Come se la vita non potesse, anzi non dovesse, concedere loro un dono simile, come se a loro questo dono non spettasse mai del tutto.

E così, anche quando (ogni tanto) si concedono al piacere, devono ben presto rientrare in una zona se non proprio spiacevole, quantomeno neutra, come se il piacere non potesse occupare la loro vita oltre un certo spazio e un certo tempo.

Ma, soprattutto, non possono sperimentare il piacere oltre una certa soglia: non ne reggono la tensione e lo spasimo che pure spesso il piacere comporta; per quanto siano una tensione e uno spasimo del tutto piacevoli e per niente dolorosi.

Allo stesso modo (e paradossalmente) queste stesse persone non scelgono neppure fino in fondo il dovere, quando sono chiamate a compierlo.

Almeno se per dovere intendiamo la risposta ad una chiamata interiore e non la corrispondenza passiva e non consapevole alle convenzioni sociali o a ciò che ci viene chiesto dalle imposizioni (a volte solo psicologiche, altre volte anche fisiche) esterne, soprattutto quelle che provengono dalle persone significative che ci circondano.

Se per dovere intendiamo, insomma, non il Super-io freudiano, ma il “principio di realtà” (di cui parlava lo stesso Freud), che ogni tanto (anzi spesso) si oppone al “principio del piacere” o perché ce lo fa vedere come del tutto irrealizzabile o perché ci consiglia di rimandarlo ad altro momento, più adatto, più favorevole.

E – ancora di più, a maggior ragione – se per dovere intendiamo la chiamata a realizzare il proprio compito nella vita (di cui ha parlato spesso nelle sue opere lo psicoanalista austriaco Victor Frankl), il proprio “desiderio” (quello di cui parlava Lacan, che è altra cosa dal capriccio dell’uomo infantile e immaturo), il proprio “daimon”, la propria vocazione interiore (di cui ha invece parlato spesso Jung).

Infatti, a quanti doveri reali, molto più importanti dei “doveri” dettati dal Super-io, queste persone sfuggono?

A quante chiamate interiori e dello spirito esse non corrispondono, preferendo rimuoverle dalla loro coscienza o ignorarle, disattenderle, quando pure esse affiorano e appaiono chiare alla loro consapevolezza?

In altre parole e per concludere, queste persone sono abituate a vivere la loro vita (o almeno la gran parte di essa) come in una terra di mezzo tra il piacere e il dovere.

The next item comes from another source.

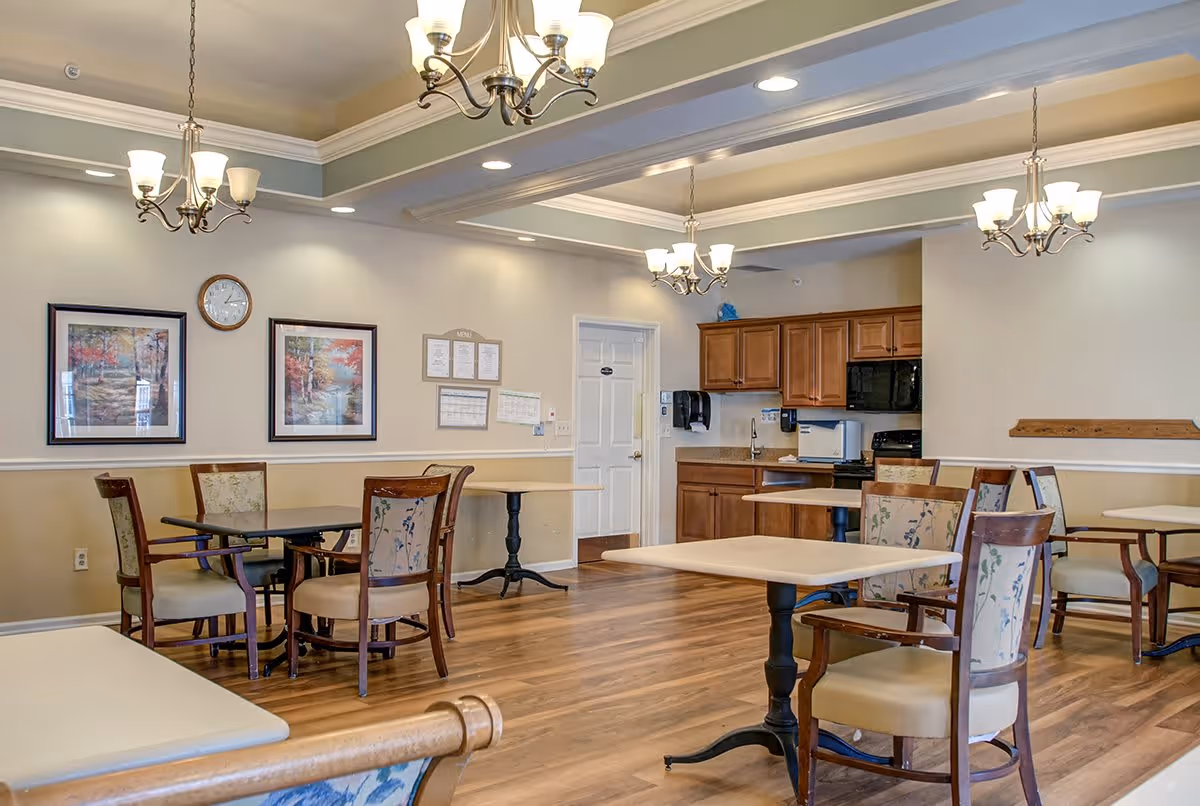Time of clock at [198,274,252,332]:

Per cui non si concedono né pienamente al piacere, alle (poche o molte) gioie che la vita pure sarebbe in grado di donare loro, né pienamente al dovere, inteso come risposta alla propria vocazione interiore, al proprio “desiderio”, al proprio daimon.

Per conseguenza nel primo caso restano persone fondamentalmente insoddisfatte, se non proprio infelici, col bicchiere mezzo vuoto e mai completamente pieno.

Nel secondo caso persone sostanzialmente irrealizzate, incomplete, come chi, avendo cominciato ad attraversare un fiume, si fermi a metà del guado.